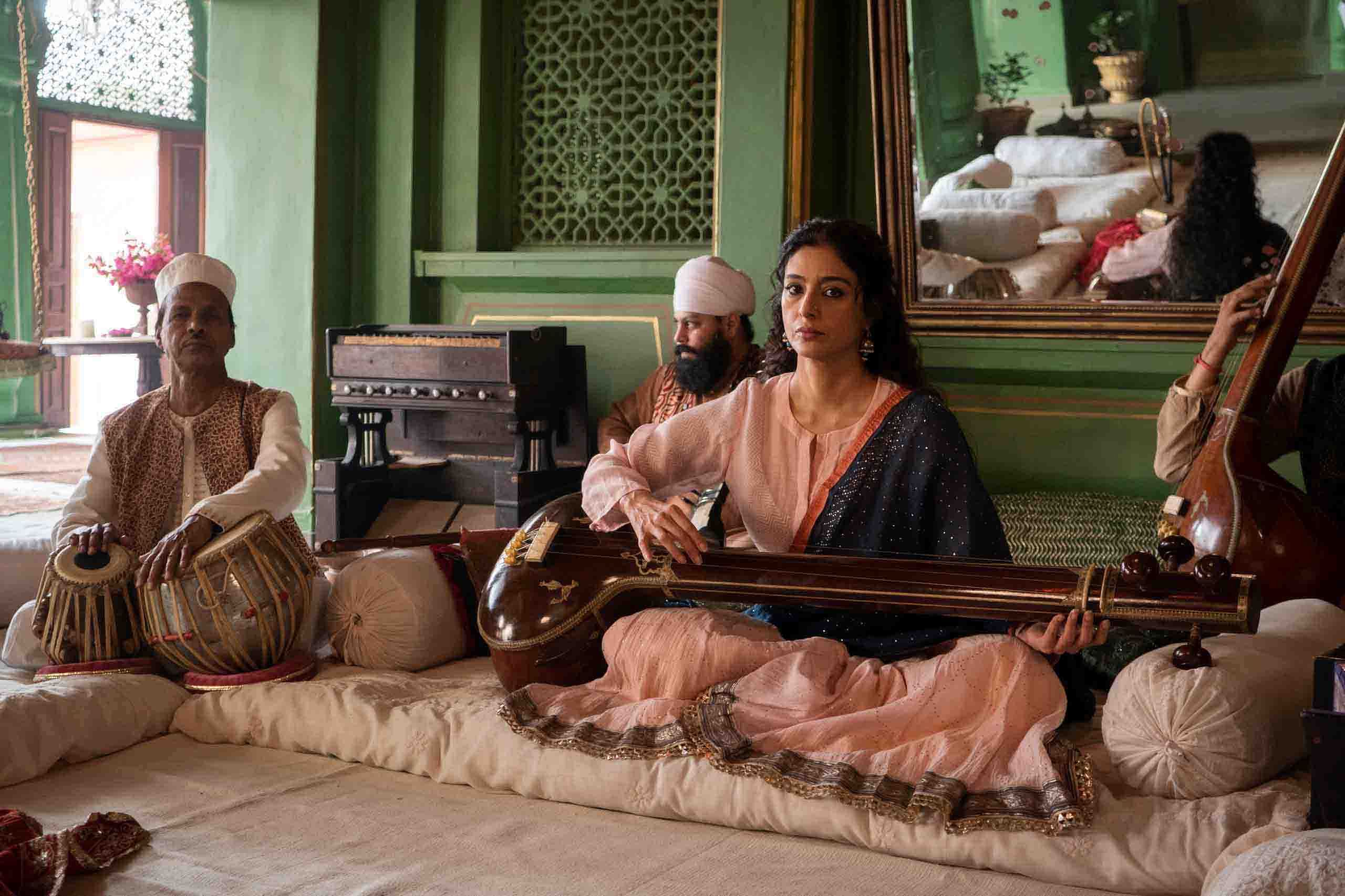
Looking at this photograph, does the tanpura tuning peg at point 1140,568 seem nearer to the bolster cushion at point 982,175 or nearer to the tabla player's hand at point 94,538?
the tabla player's hand at point 94,538

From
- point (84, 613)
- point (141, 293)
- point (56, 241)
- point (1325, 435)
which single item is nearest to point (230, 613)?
point (84, 613)

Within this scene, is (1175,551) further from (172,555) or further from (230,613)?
(172,555)

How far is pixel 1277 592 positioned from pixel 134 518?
2951 mm

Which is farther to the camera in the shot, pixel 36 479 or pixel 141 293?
pixel 141 293

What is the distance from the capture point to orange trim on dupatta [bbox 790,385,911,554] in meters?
3.05

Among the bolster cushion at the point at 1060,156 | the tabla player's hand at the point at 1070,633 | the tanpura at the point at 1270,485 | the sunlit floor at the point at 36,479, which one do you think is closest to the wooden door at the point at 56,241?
the sunlit floor at the point at 36,479

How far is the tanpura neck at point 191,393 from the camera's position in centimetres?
378

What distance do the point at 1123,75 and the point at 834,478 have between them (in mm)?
2316

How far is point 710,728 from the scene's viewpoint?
106 inches

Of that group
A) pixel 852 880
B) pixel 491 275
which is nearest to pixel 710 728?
pixel 852 880

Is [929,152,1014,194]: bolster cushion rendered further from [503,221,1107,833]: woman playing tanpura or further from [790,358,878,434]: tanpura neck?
[790,358,878,434]: tanpura neck

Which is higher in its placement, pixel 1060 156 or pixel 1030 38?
pixel 1030 38

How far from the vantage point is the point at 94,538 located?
3436mm

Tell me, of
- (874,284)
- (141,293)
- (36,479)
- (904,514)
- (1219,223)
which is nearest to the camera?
(904,514)
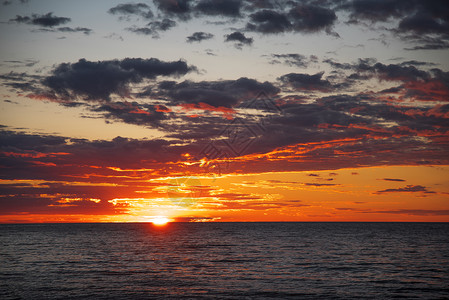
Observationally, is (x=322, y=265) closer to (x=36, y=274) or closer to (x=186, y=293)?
(x=186, y=293)

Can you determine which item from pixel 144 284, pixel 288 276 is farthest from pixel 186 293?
pixel 288 276

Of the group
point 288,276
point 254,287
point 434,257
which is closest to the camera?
point 254,287

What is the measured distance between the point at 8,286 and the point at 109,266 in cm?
1622

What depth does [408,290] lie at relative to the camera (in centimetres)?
3791

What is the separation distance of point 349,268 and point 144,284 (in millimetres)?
26172

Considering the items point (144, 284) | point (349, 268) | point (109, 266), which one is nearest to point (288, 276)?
point (349, 268)

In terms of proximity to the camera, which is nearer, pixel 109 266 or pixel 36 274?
pixel 36 274

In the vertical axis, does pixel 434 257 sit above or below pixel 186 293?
below

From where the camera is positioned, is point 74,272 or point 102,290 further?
point 74,272

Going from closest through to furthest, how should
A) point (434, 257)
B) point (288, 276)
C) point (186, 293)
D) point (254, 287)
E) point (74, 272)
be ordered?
point (186, 293), point (254, 287), point (288, 276), point (74, 272), point (434, 257)

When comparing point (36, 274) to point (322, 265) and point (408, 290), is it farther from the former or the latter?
point (408, 290)

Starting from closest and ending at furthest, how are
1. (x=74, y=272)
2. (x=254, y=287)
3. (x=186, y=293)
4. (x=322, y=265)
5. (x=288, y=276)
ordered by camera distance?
(x=186, y=293) → (x=254, y=287) → (x=288, y=276) → (x=74, y=272) → (x=322, y=265)

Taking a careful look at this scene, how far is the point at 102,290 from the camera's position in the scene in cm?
3800

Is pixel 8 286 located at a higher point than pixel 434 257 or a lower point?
higher
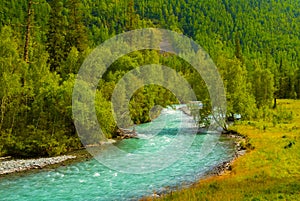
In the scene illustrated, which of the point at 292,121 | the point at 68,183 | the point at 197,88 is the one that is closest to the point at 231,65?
the point at 197,88

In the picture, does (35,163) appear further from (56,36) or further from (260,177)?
(56,36)


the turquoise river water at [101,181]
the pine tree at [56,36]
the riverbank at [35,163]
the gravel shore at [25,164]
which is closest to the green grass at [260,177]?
the turquoise river water at [101,181]

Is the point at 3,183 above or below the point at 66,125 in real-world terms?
→ below

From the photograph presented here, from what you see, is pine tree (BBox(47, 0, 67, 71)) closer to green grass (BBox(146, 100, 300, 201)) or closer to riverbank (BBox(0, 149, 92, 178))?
riverbank (BBox(0, 149, 92, 178))

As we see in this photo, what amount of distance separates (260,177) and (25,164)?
69.8ft

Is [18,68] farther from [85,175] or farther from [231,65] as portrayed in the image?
[231,65]

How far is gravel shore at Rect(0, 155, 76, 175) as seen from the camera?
30516 mm

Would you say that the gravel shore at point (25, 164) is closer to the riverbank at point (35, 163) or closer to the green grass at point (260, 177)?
the riverbank at point (35, 163)

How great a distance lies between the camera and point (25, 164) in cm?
3216

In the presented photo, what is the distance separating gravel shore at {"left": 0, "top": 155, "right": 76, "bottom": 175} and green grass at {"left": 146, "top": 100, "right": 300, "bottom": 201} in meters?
15.4

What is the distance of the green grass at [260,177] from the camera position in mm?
18922

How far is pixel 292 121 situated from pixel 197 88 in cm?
1874

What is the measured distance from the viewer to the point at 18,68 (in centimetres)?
3906

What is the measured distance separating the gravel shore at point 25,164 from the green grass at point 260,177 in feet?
50.6
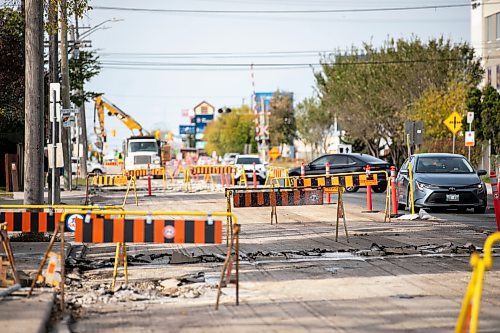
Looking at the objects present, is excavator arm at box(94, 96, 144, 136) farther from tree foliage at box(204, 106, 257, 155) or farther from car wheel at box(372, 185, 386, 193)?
tree foliage at box(204, 106, 257, 155)

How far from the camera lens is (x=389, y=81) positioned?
7094cm

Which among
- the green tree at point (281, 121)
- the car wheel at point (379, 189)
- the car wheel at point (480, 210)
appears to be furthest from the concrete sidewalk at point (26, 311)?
the green tree at point (281, 121)

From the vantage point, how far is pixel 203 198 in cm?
3631

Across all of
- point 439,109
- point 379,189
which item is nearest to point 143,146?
point 439,109

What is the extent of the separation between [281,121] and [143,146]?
60.0 meters

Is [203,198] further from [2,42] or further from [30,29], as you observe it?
[30,29]

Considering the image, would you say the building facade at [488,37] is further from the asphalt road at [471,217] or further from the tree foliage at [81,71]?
the asphalt road at [471,217]

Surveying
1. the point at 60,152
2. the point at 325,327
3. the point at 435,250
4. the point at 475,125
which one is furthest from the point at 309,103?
the point at 325,327

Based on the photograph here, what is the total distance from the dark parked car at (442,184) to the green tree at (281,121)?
3890 inches

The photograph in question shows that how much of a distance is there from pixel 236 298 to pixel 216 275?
2.42 metres

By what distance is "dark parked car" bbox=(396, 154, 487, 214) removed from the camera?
2512cm

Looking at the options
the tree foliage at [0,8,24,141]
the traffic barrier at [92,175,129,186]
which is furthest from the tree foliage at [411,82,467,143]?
the tree foliage at [0,8,24,141]

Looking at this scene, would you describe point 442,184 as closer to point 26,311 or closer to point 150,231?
point 150,231

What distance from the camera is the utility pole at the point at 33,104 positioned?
19578 mm
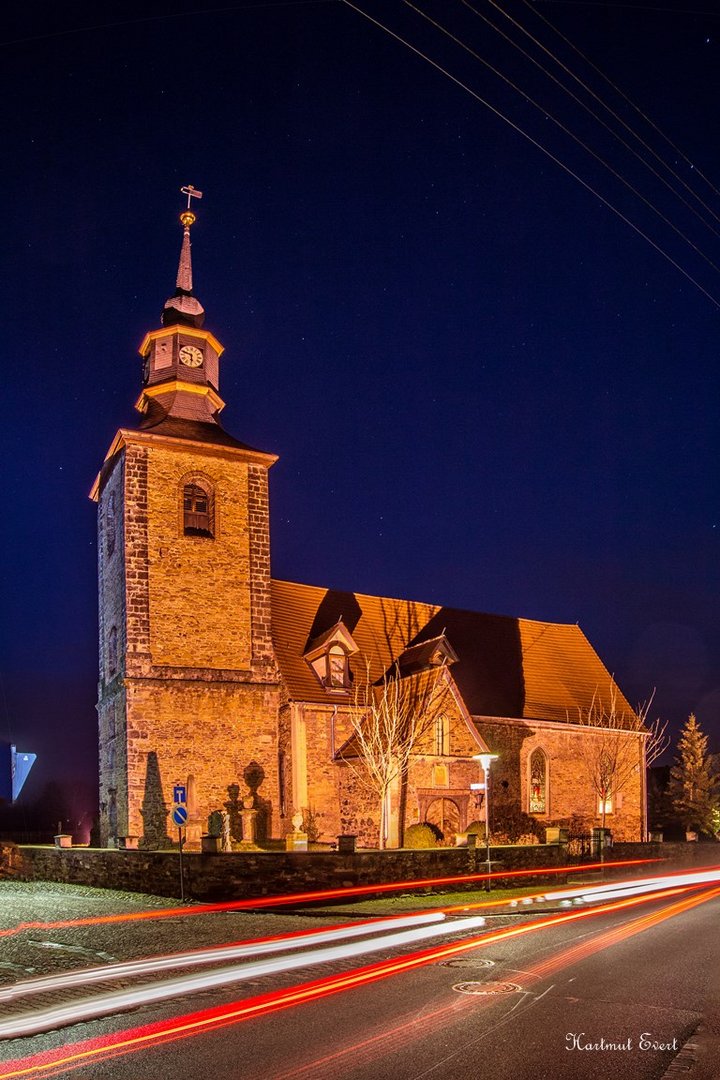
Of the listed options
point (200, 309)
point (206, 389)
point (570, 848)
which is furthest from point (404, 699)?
point (200, 309)

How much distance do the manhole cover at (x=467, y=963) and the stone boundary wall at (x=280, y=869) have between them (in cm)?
1099

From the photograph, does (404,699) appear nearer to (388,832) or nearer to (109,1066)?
(388,832)

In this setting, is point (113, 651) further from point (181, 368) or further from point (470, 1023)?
point (470, 1023)

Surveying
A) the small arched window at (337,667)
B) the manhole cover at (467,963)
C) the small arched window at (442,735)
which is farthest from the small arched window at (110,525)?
the manhole cover at (467,963)

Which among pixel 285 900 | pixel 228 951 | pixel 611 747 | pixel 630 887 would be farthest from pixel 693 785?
pixel 228 951

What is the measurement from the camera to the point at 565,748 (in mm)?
39062

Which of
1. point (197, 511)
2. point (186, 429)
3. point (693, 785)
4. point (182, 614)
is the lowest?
point (693, 785)

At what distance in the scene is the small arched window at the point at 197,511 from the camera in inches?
1312

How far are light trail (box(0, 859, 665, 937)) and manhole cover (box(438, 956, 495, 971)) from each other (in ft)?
25.3

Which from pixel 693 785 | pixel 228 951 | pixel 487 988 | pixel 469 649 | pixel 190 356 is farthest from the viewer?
pixel 693 785

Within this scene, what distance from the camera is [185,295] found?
36.5 meters

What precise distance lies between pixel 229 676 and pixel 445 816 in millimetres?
8550

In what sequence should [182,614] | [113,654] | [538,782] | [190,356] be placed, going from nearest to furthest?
[182,614], [113,654], [190,356], [538,782]

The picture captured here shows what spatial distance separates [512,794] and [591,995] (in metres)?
28.0
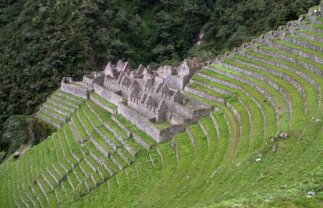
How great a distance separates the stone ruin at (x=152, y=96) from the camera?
28.4 m

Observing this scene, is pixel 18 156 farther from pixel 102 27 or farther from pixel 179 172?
pixel 102 27

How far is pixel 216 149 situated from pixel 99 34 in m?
41.2

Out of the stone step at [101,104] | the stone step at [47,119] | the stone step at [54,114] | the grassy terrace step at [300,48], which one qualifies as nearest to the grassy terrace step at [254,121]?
the grassy terrace step at [300,48]

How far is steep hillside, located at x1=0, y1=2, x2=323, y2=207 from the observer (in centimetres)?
1734

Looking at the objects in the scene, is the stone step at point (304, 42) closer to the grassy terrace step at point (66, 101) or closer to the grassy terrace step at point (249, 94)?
the grassy terrace step at point (249, 94)

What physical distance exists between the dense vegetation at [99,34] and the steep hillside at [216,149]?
1434 cm

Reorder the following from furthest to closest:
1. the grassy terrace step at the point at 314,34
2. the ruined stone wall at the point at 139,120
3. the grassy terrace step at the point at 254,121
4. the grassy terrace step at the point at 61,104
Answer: the grassy terrace step at the point at 61,104 < the grassy terrace step at the point at 314,34 < the ruined stone wall at the point at 139,120 < the grassy terrace step at the point at 254,121

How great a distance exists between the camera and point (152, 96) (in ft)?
104

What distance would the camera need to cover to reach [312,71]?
2650cm

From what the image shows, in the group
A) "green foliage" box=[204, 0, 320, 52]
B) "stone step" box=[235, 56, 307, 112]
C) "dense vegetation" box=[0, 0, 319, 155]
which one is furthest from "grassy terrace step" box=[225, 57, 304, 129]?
"dense vegetation" box=[0, 0, 319, 155]

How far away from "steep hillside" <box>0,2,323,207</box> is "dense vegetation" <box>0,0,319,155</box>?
47.1 feet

## WHAT IS NEEDED
Reproduce the listing above exactly from the line containing "How great a distance exists" through its last line, with both of those lines included.

## THE SOLUTION
How great a distance exists between the camera and point (152, 96) (in ft)?
104

What distance would the camera need to cover to reach [312,71]?
2650cm

From what the image shows, in the group
A) "green foliage" box=[204, 0, 320, 52]
B) "stone step" box=[235, 56, 307, 112]
C) "dense vegetation" box=[0, 0, 319, 155]
which one is furthest from "grassy terrace step" box=[225, 57, 304, 129]?
"dense vegetation" box=[0, 0, 319, 155]

How far away from "steep hillside" <box>0,2,323,207</box> is "dense vegetation" <box>0,0,319,155</box>?
47.1 feet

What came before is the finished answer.